Pensioners are the same as everybody else, some do big mileages some do little mileages, I'm 70 and up until last year I was driving around 5000 miles a year, now unfortunately my Good Lady has lost her mobility and I've become her carer, she can no longer get in the car so we can't go out together and I don't have the time to do any more than a fraction of the miles I was doing.


----------



## dave r (5 Mar 2022)

MrGrumpy said:


> That E10 fuel throws up engine management lights on my lads mini ! He has to run on the super unleaded stuff . Going to experiment with fuel additive and cheap fuel ! My other lads 208 failed it’s MOT on emissions , garage reckoned it was the fuel ! They chucked some additive in and it fixed itself . Both cars younger than 2011.

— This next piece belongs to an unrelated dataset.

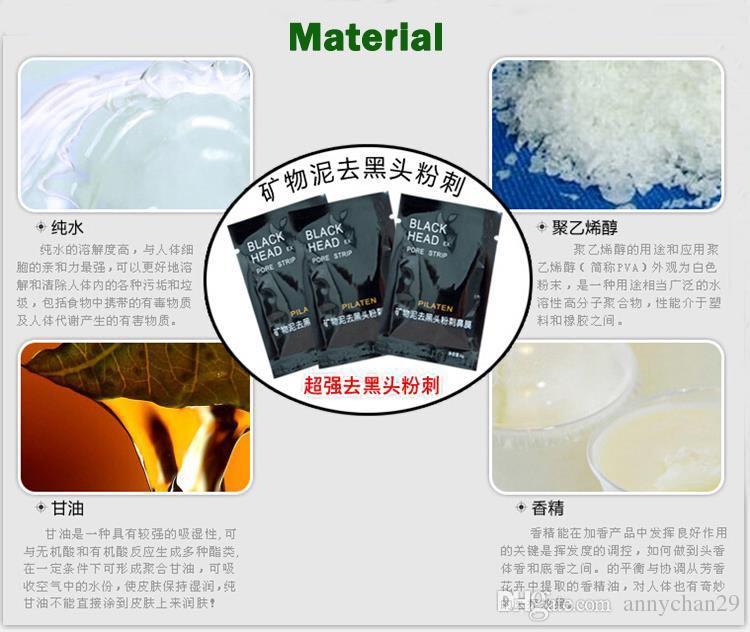 PILATEN Blackhead Facial Minerals Conk Suction whitening Czarna Mask Tearing Pore Strip Maske Pilaten dm acne treatment nose strips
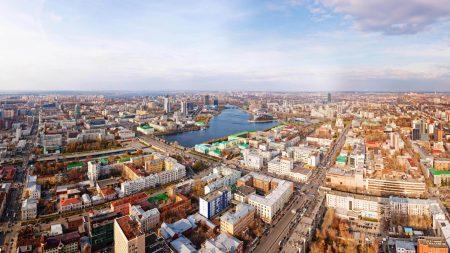 yekaterinburg, panorama, city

Its strange, my Swift is 2011 registered and runs well on it, though there's always a chance that the new fuel is doing some damage and the first I'll know about it is when the car breaks down.


----------



## Brandane (5 Mar 2022)

MrGrumpy said:


> cheap fuel


Let us know where you find that!


----------



## Mo1959 (5 Mar 2022)

Not long back from an early walk and I was struck by just how much traffic was on the roads already. If anything it's getting busier than ever, so some people obviously don't mind the cost of fuel. Walked down through the grounds of Crieff Hydro Hotel and 90% of the cars parked at the chalets were large SUV's.


----------



## oldwheels (5 Mar 2022)

cougie uk said:


> But not huge mileages. The cost of petrol isn't much compared to the cost of buying and maintaining a car.


True I do not currently do high mileages due to largely to the covid problems and being unable to get ferry bookings over most of the year. The cost of car insurance is my main expense being more than double the cost of annual maintenance and mot.
My present car is a Peugeot Partner ex motability which had 8000ish miles when I got it for a very reasonable price. It should do me for the rest of my driving life.


----------



## Ming the Merciless (5 Mar 2022)

Mo1959 said:


> Not long back from an early walk and I was struck by just how much traffic was on the roads already. If anything it's getting busier than ever, so some people obviously don't mind the cost of fuel. Walked down through the grounds of Crieff Hydro Hotel and 90% of the cars parked at the chalets were large SUV's.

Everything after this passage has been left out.